[Galeno Amorim]


Nunca se soube se ele sabia ler e escrever. Ou de onde viera e se tinha família. Sobre seu passado mesmo, não dizia uma só palavra. O certo é que era um homem de bem. Mais que isso: em sua simplicidade, era um filósofo de verdade. E contava histórias como ninguém... 

O velho Francisco dominava algumas artes. Uma delas era a arte de brincar com as palavras. Não as escritas, mas as faladas. Ele burilava com elas. E dava vida e certo sentido a cada uma delas. A outra era dar uma nova vida às coisas. Era o que fazia com as latas velhas, que chegavam aos montes à Casa de Saúde Allan Kardec. Era lá onde ele vivia, por obra e graça da caridade alheia.

Com paciência e sabedoria dos velhos, ele que descendia de negros escravos tirava delas todo tipo de excesso. Limava-as com esmero - como fazia com as palavras. Com cuidado, preparava-lhe as bordas, que era pra ninguém se ferir quando as levasse aos lábios - como, enfim, fazia com as palavras. 

Por fim, untava um cabo de madeira, dando, finalmente, a elas, agora transformadas em canecas, uma surpreendente utilidade. E um sentido novo. 

Seu Chico fazia uma e outra coisa ao mesmo tempo. Com gosto. E a mesma alegria e obstinação. Como uma doce tarefa de vida. Tal era seu talento que, ao cabo de instantes, já havia operado o milagre moderno de transformar pequenos e acanhados ouvintes em futuros leitores. Mas disso, ele nem sequer desconfiava. Porque fazia o que fazia com naturalidade. Afinal, ele próprio crescera ouvindo causos de seus antepassados. 

E gostava, verdadeiramente, daquelas histórias de antanho. 
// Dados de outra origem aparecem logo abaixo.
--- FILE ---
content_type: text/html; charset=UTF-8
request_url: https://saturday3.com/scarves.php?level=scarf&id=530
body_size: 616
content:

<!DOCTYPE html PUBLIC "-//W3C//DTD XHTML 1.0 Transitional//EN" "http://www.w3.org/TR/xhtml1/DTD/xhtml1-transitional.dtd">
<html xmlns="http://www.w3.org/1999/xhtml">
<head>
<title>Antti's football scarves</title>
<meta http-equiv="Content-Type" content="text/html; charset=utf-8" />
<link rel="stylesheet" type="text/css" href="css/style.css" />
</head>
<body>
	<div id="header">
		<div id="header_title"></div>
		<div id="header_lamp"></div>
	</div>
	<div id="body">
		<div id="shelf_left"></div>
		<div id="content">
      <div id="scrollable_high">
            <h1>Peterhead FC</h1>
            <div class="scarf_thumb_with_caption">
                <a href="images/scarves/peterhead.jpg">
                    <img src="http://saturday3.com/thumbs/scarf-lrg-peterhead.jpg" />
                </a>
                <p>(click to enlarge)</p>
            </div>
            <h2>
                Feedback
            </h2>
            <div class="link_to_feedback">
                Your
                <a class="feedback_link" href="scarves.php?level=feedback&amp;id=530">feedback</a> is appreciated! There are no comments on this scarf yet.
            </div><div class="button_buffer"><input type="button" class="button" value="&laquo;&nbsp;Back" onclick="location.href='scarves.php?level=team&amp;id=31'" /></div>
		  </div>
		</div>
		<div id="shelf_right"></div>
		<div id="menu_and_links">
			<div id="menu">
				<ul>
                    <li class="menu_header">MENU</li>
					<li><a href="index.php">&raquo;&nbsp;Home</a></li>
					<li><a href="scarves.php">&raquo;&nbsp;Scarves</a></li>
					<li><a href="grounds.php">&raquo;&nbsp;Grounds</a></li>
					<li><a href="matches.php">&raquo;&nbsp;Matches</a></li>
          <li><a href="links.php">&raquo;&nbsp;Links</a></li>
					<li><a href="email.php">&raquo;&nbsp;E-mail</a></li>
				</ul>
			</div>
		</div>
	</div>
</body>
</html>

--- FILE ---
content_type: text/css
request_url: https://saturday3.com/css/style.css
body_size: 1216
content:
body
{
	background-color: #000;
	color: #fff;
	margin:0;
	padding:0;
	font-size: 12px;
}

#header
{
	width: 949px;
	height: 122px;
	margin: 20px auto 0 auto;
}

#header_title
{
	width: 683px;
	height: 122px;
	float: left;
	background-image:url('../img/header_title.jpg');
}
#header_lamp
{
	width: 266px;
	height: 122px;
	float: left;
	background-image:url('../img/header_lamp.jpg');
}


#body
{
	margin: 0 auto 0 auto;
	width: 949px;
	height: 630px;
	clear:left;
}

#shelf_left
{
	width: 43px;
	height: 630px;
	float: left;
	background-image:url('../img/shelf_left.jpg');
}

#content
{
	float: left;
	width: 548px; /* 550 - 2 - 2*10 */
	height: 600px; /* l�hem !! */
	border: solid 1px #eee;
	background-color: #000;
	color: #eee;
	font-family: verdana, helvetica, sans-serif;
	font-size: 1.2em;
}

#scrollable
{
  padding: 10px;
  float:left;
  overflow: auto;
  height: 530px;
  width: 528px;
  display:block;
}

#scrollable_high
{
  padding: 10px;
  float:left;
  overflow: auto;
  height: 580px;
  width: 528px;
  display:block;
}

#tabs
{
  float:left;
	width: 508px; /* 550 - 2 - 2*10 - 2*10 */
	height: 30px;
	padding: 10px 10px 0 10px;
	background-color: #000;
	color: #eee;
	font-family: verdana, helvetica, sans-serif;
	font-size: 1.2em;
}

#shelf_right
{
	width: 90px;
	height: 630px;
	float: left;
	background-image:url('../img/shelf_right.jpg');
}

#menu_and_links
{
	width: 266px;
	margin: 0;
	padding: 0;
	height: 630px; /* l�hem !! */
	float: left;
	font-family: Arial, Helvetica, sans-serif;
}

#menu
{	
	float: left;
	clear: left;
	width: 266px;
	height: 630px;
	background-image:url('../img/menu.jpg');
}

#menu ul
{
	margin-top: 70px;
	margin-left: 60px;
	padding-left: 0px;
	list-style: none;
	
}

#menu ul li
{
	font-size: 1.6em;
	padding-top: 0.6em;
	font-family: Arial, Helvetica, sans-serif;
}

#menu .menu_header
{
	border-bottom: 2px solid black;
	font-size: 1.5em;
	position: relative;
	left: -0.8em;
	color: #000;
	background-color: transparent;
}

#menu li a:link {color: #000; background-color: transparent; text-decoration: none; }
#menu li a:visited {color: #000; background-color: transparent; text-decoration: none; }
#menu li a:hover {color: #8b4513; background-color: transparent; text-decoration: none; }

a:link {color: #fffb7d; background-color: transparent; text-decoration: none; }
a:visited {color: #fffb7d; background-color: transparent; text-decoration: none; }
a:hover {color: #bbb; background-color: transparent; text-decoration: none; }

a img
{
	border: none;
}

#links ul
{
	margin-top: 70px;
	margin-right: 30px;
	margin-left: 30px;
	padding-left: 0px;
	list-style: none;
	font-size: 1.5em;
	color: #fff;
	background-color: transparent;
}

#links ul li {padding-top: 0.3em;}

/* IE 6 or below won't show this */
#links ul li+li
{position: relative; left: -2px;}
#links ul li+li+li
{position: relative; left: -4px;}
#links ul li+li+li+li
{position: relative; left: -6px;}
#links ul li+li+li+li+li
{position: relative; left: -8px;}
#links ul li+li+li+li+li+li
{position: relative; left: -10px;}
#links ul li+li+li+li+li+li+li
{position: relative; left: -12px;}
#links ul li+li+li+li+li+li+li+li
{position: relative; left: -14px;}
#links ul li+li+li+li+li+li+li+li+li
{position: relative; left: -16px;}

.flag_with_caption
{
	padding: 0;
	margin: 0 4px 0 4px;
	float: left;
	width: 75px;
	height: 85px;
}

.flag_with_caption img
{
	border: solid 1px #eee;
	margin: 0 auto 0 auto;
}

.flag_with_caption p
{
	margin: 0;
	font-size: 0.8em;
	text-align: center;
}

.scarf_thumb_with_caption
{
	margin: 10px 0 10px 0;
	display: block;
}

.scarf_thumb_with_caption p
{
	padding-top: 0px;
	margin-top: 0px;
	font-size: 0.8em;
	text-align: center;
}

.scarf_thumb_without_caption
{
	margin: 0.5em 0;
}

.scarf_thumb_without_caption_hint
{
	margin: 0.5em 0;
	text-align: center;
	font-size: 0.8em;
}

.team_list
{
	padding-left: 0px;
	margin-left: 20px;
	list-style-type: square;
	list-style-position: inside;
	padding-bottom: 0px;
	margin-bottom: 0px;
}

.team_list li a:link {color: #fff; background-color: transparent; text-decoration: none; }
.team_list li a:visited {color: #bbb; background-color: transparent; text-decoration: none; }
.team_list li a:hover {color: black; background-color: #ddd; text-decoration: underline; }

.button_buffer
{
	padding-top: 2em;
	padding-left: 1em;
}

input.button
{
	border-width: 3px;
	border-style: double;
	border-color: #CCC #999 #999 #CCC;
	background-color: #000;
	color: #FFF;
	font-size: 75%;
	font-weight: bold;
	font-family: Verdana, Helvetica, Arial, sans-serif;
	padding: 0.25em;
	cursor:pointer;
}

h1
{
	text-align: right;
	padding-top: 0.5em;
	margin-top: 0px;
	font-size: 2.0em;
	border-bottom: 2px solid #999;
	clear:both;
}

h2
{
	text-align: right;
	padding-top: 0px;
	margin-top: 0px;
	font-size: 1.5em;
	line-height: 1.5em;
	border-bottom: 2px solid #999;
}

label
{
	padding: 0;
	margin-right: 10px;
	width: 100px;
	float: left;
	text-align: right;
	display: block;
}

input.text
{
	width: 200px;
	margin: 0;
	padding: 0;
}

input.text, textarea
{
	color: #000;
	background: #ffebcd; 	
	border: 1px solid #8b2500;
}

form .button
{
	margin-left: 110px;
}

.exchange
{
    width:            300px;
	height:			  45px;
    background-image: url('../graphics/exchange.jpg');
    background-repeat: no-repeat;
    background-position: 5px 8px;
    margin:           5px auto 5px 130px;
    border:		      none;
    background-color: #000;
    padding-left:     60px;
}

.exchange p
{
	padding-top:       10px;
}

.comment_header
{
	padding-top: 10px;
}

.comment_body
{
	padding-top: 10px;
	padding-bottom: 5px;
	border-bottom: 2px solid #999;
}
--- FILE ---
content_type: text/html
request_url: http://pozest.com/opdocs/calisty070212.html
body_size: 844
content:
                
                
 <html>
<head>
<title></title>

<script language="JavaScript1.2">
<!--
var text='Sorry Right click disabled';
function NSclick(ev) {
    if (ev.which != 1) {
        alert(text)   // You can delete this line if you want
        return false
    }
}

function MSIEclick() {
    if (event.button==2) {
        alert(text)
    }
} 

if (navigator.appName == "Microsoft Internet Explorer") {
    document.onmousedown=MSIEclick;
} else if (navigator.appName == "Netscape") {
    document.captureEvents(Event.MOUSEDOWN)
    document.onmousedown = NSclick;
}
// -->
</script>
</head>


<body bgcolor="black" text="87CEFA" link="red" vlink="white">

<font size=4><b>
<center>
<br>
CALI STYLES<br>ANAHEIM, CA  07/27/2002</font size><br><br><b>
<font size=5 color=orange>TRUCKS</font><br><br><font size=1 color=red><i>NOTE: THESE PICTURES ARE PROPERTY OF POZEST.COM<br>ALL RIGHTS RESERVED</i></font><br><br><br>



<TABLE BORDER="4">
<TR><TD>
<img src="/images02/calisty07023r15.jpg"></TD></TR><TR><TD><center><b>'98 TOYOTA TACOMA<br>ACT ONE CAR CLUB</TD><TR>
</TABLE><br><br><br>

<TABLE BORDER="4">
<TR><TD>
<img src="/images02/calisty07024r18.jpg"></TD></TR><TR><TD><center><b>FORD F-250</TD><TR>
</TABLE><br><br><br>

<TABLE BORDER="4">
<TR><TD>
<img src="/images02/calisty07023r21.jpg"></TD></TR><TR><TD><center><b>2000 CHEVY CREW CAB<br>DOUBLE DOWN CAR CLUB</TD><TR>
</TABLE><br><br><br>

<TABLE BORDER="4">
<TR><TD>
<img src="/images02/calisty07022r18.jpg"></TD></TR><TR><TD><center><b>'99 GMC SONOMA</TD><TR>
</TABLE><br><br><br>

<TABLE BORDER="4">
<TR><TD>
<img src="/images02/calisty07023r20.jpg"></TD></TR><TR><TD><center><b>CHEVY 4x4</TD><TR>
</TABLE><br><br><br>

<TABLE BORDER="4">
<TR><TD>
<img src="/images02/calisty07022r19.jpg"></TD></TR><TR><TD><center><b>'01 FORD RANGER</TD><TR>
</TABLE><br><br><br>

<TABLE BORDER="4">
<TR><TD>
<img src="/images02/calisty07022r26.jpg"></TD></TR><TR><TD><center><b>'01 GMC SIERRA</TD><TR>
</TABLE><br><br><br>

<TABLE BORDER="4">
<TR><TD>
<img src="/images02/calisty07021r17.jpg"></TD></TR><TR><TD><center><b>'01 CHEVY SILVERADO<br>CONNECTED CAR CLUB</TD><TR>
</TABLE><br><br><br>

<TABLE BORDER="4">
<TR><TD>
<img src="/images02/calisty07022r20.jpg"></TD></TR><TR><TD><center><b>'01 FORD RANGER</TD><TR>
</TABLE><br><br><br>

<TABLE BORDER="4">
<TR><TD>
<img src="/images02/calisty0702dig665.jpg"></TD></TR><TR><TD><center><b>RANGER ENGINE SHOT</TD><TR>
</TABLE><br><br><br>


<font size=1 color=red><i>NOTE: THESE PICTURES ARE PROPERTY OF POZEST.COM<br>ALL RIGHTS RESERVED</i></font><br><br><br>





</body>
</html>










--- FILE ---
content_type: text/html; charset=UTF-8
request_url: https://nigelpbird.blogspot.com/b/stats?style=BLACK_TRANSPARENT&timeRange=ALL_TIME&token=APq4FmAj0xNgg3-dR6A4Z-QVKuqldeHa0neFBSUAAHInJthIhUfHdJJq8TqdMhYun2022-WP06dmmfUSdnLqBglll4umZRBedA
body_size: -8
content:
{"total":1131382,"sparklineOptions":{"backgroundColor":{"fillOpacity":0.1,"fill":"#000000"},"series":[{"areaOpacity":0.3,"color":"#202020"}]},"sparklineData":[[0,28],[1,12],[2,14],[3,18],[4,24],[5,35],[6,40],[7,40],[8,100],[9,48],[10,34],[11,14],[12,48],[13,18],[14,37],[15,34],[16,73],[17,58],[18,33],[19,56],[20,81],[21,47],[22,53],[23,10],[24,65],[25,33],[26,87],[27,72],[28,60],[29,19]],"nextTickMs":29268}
Outro que se divertia, deixando-se levar pelo doce trinado das palavras, era um menino também de nome Francisco. Ouvia atentamente as histórias e, sentado onde estava, fazia suas próprias e inacreditáveis viagens. 

À medida que crescia, foi tomando gosto por outras coisas. Primeiro, pelas fitas do velho cinema em preto e branco. Mais tarde, descobriria a música e, de novo, as histórias - desta feita, dos livros. 

Francisco, o menino, acabaria por se encantar com Monteiro Lobato. Depois, um a um, os autores foram entrando em sua vida. Machado de Assis, Guimarães Rosa e um punhado deles. Aos poucos, descobriu que ele próprio também tinha o poder de criar seu próprio mundo. E de dar vida a personagens fabulosos que saiam, despudoradamente, de dentro das páginas. E uma extraordinária capacidade de dar asas à imaginação, de redescobrir o mundo e de sonhar. 

O menino cresceu, virou Francisco Sérgio e foi pra faculdade. Foi ser advogado, auditor fiscal e, por fim, delegado da Receita. Até hoje, no entanto, o doutor Nalini não se esquece das boas histórias que embalaram sua infância. E que fizeram dele bem mais do que um leitor de livros. 

O velho contador de histórias de Franca - cidade do interior de São Paulo, onde ele morava - acabaria por fazer dele um leitor de mundo. De política, de economia, de pessoas... 

Ao despertar nele a capacidade de inventar e encontrar suas próprias respostas, o homem o presenteava, no fundo, com muito mais do que um mero entretenimento. Estava a prepará-lo para a vida.